* _THE REQUEST_
Lay out the records as a numbered list, leaving out blank lines, from the first line of the records through the line containing "600, 87</region> <", both ends included.

Dataset rows:
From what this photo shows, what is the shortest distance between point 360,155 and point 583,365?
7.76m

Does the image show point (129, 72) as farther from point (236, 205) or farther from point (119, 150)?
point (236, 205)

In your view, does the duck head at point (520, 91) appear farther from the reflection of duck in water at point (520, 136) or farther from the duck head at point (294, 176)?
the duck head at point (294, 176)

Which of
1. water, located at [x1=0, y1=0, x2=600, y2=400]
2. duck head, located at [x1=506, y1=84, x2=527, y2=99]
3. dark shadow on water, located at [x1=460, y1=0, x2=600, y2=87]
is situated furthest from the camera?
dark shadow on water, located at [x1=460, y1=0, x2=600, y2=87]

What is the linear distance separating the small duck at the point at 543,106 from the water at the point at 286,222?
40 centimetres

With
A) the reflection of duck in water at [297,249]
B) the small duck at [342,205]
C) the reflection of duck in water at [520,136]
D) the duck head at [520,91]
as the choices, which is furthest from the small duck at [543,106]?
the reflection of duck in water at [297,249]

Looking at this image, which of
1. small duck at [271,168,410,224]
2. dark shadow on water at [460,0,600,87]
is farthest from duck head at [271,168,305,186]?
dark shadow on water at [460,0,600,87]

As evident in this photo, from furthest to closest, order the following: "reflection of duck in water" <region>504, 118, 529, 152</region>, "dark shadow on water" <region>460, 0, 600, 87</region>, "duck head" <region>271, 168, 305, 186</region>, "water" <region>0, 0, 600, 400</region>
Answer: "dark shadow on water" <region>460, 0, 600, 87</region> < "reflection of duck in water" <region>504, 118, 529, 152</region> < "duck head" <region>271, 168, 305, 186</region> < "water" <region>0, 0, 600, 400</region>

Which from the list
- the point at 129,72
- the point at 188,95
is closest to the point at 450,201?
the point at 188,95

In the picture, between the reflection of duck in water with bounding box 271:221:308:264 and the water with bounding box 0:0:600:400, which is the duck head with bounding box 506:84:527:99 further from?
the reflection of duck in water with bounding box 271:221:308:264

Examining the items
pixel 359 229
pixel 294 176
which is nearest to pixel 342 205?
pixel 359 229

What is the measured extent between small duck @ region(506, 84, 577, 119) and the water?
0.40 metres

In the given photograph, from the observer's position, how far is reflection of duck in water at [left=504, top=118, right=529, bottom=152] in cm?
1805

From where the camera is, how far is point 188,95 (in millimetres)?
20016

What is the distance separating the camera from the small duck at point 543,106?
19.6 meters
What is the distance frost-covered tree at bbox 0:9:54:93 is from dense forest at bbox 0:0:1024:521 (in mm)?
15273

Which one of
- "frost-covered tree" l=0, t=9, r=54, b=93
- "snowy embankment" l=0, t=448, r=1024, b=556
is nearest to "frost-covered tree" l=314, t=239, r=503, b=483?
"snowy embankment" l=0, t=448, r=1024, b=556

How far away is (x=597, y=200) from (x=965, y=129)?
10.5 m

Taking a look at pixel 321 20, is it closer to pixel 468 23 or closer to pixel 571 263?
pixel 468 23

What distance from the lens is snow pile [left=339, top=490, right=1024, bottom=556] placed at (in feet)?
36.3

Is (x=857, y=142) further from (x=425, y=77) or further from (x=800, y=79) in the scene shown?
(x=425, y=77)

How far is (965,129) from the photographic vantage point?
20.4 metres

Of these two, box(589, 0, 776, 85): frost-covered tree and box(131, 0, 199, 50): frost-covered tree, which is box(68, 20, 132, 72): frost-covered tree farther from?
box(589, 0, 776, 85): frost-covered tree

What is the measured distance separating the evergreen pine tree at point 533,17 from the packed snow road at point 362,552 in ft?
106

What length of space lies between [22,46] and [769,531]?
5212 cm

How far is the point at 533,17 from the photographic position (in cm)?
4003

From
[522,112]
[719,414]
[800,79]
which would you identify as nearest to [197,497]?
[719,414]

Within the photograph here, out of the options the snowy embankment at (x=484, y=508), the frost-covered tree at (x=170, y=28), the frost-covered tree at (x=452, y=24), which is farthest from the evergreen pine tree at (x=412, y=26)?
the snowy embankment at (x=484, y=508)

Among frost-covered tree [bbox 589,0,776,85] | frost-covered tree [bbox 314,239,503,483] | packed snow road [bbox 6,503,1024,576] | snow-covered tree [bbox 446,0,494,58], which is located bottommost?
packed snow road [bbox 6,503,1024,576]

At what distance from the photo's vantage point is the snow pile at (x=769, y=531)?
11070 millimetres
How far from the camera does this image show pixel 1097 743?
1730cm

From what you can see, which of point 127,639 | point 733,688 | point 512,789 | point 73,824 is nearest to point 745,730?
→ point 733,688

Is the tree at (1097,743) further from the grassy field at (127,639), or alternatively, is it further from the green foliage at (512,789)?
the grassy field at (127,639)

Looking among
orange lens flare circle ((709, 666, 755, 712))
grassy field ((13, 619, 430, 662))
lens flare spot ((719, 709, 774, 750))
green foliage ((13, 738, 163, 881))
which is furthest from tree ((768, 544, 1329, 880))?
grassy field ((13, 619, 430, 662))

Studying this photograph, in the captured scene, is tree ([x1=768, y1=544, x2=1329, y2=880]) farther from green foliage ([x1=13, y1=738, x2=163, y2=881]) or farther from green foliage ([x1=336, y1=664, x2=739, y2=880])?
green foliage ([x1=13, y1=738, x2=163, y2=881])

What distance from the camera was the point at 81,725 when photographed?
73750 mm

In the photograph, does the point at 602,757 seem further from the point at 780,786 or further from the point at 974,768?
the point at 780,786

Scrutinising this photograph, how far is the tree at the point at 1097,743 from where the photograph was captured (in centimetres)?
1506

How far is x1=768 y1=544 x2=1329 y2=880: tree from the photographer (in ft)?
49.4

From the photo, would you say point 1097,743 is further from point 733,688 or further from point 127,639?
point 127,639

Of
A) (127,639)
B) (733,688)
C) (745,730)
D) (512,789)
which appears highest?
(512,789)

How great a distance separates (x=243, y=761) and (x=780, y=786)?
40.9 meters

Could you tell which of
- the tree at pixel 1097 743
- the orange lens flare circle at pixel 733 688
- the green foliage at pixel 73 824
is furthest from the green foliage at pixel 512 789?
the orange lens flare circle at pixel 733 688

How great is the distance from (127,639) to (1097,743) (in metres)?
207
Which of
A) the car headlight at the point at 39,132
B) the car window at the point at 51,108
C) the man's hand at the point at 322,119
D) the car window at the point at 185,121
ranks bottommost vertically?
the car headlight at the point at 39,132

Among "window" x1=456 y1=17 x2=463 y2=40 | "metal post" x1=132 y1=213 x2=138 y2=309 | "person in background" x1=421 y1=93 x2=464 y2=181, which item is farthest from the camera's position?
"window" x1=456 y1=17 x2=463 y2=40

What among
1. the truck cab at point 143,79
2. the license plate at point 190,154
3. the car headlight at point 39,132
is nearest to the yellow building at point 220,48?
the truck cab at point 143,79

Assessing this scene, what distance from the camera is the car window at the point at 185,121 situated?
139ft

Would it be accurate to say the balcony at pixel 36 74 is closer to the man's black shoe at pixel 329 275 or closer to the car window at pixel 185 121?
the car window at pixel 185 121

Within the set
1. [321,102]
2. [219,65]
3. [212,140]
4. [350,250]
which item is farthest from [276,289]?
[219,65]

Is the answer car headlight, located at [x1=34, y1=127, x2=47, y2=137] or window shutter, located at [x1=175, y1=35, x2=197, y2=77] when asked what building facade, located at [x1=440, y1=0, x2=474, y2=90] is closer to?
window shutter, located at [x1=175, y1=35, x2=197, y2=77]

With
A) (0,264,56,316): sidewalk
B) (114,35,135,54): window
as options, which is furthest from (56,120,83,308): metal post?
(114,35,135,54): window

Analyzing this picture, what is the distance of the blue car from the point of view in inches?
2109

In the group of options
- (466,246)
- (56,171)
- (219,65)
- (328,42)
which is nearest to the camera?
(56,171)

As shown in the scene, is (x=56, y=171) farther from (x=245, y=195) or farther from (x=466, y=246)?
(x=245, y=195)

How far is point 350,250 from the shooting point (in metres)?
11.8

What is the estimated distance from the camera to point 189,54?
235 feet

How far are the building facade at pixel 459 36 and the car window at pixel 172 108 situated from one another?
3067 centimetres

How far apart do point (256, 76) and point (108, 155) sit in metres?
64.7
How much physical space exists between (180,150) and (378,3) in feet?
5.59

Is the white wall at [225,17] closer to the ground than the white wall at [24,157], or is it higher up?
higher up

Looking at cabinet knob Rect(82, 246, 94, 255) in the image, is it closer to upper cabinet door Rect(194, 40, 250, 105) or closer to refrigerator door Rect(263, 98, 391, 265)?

* _SOLUTION TO THIS PROBLEM_
1. From what this photo shows, what is the shortest distance between point 360,155 and point 583,365?
2. 7.76m
3. Does the image show point (129, 72) as farther from point (236, 205) or farther from point (119, 150)?
4. point (236, 205)
5. In your view, does the duck head at point (520, 91) appear farther from the reflection of duck in water at point (520, 136) or farther from the duck head at point (294, 176)?
6. the duck head at point (294, 176)
7. Which of
8. 1. water, located at [x1=0, y1=0, x2=600, y2=400]
9. 2. duck head, located at [x1=506, y1=84, x2=527, y2=99]
10. 3. dark shadow on water, located at [x1=460, y1=0, x2=600, y2=87]
11. is situated furthest from the camera?
12. dark shadow on water, located at [x1=460, y1=0, x2=600, y2=87]
13. What is the linear distance separating the small duck at the point at 543,106 from the water at the point at 286,222?
14. 40 centimetres
15. With
16. A) the reflection of duck in water at [297,249]
17. B) the small duck at [342,205]
18. C) the reflection of duck in water at [520,136]
19. D) the duck head at [520,91]
20. as the choices, which is furthest from the small duck at [543,106]?
21. the reflection of duck in water at [297,249]
22. Looking at this image, which of
23. 1. small duck at [271,168,410,224]
24. 2. dark shadow on water at [460,0,600,87]
25. is farthest from duck head at [271,168,305,186]?
26. dark shadow on water at [460,0,600,87]
27. As evident in this photo, from furthest to closest, order the following: "reflection of duck in water" <region>504, 118, 529, 152</region>, "dark shadow on water" <region>460, 0, 600, 87</region>, "duck head" <region>271, 168, 305, 186</region>, "water" <region>0, 0, 600, 400</region>
28. Answer: "dark shadow on water" <region>460, 0, 600, 87</region> < "reflection of duck in water" <region>504, 118, 529, 152</region> < "duck head" <region>271, 168, 305, 186</region> < "water" <region>0, 0, 600, 400</region>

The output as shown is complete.